─── Extrait à lire

Bien entendu, le fou furieux que je suis considère que la liberté s'incarne avant tout dans des individus totalement libres, autrement la liberté est une fiction. La liberté est totalement illusoire si elle n'est pas destinée aux individus. De plus, le collectivisme à outrance, tel qu'on l'a tellement vu dans l'histoire, s'est toujours révélé comme un fossoyeur impitoyable des libertés, sans parler des personnes humaines. Mais folies prétentieuses que tout cela, diagnostiqueront les gens du journal Le Québécois. Alors passons outre mes futiles considérations d'aliéné...
Selon le Dr. Bourgeois, le «schizoïdique québécois contemporain» se trouve partout autour de nous. Étant trop idiots pour nous en rendre compte, nous le côtoyons pourtant «de ci, de là, via les lieux publics», il est là, tout près, qui prétend «à qui veut l'entendre qu'il est le plus libre des hommes».
Cette folie de se prétendre libre, présente chez presque tout québécois qui, peut-être comme vous ami lecteur, a l'illusion de se croire toujours sain d'esprit, peut être heureusement jugulée, selon le Dr. Bourgeois, par nul autre que le «Visionnaire» (au risque de me faire passer pour un monomaniaque par le Dr. Bourgeois, je vous propose tout de même, ami lecteur, d'aller voir ce que Voltaire pensait des «Visionnaires»: dans son temps, il s'agissait surtout d'illuminés; j'ai parfois bien l'impression que cette définition a conservé quelque pertinence pour notre époque).
Le «Visionnaire» donc, est là, tout près de vous, disponible pour vous éclairer, car lui connaît votre esprit mieux que vous, qui êtes trop aliéné pour savoir où se situe votre propre intérêt. Et vous trouverez le «Visionnaire» parmi ceux qui fabriquent un journal, dont le titre est Le Québécois.

──────

Activité >>
Dites si chaque affirmation concorde avec l'extrait à lire, en répondant par oui ou par non et en citant exactement les mots qui tranchent.
(a) Selon le Dr. Bourgeois, le schizoïdique québécois contemporain est rare.
(b) Le Visionnaire se trouve parmi ceux qui fabriquent le journal Le Québécois.
(c) L'auteur considère que le collectivisme à outrance a toujours protégé les libertés.

─── Données affichées

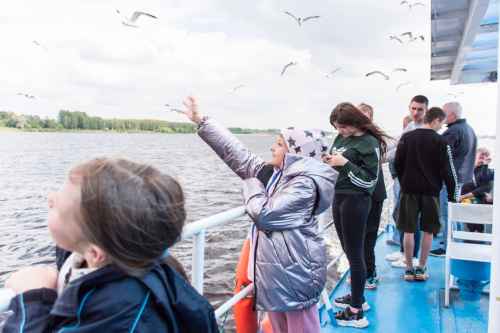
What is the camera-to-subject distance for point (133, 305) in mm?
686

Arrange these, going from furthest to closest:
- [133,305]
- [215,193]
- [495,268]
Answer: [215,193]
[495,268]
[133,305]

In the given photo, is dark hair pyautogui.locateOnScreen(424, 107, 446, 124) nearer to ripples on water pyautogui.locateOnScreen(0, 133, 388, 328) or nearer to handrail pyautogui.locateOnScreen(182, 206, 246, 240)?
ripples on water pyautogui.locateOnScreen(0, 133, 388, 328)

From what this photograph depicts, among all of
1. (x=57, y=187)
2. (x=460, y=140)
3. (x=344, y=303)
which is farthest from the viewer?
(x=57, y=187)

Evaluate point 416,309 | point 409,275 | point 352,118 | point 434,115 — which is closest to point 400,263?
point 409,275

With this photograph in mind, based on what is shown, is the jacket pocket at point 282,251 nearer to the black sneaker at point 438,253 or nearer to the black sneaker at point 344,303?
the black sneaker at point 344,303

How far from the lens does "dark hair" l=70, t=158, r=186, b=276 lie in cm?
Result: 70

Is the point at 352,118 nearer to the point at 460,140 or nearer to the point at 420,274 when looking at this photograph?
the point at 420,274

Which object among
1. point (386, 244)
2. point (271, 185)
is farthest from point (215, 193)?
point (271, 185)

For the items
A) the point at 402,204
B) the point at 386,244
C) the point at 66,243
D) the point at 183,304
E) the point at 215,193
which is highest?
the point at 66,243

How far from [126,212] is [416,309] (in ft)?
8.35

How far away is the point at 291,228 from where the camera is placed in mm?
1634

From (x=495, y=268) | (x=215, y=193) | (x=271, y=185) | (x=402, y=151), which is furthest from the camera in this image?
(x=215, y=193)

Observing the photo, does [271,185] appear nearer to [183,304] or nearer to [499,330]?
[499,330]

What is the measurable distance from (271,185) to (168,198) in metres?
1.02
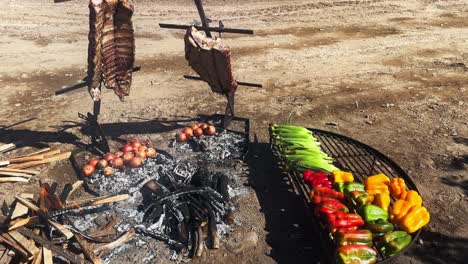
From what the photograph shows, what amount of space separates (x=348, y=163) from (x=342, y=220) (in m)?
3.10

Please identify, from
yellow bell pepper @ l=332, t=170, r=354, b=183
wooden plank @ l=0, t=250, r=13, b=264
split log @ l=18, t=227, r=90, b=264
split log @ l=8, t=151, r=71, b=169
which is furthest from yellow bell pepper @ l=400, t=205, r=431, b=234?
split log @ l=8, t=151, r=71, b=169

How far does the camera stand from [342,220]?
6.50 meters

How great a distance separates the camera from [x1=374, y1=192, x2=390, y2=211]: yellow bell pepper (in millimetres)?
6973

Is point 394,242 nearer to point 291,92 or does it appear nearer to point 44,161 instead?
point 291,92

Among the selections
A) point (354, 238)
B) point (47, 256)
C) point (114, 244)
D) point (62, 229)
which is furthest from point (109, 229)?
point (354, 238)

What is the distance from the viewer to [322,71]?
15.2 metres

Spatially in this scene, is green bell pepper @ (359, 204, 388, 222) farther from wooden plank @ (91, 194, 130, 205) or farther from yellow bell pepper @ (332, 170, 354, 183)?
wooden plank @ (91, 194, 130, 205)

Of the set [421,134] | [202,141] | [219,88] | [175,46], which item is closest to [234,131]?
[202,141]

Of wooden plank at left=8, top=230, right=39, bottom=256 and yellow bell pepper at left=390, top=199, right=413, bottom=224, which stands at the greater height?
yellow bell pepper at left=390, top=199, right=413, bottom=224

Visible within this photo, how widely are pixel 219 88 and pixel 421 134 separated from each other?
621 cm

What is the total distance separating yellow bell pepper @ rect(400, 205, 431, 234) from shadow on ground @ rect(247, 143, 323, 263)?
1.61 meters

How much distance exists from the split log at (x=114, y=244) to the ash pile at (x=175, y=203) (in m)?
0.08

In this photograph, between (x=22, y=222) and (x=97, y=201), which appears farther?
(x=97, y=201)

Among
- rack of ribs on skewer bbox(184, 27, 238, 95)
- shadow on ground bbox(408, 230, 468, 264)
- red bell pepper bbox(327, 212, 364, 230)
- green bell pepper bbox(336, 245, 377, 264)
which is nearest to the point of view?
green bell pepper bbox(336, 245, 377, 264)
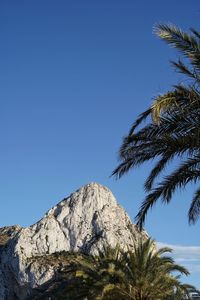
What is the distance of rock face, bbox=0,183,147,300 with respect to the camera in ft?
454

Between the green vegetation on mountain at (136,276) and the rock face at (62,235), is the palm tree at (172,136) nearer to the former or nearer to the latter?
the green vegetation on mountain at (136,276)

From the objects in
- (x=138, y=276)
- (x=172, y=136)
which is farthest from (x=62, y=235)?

──────

Espace réponse >>
(a) Non : « se trouve partout autour de nous ».
(b) Oui : « parmi ceux qui fabriquent un journal, dont le titre est Le Québécois ».
(c) Non : « s'est toujours révélé comme un fossoyeur impitoyable des libertés ».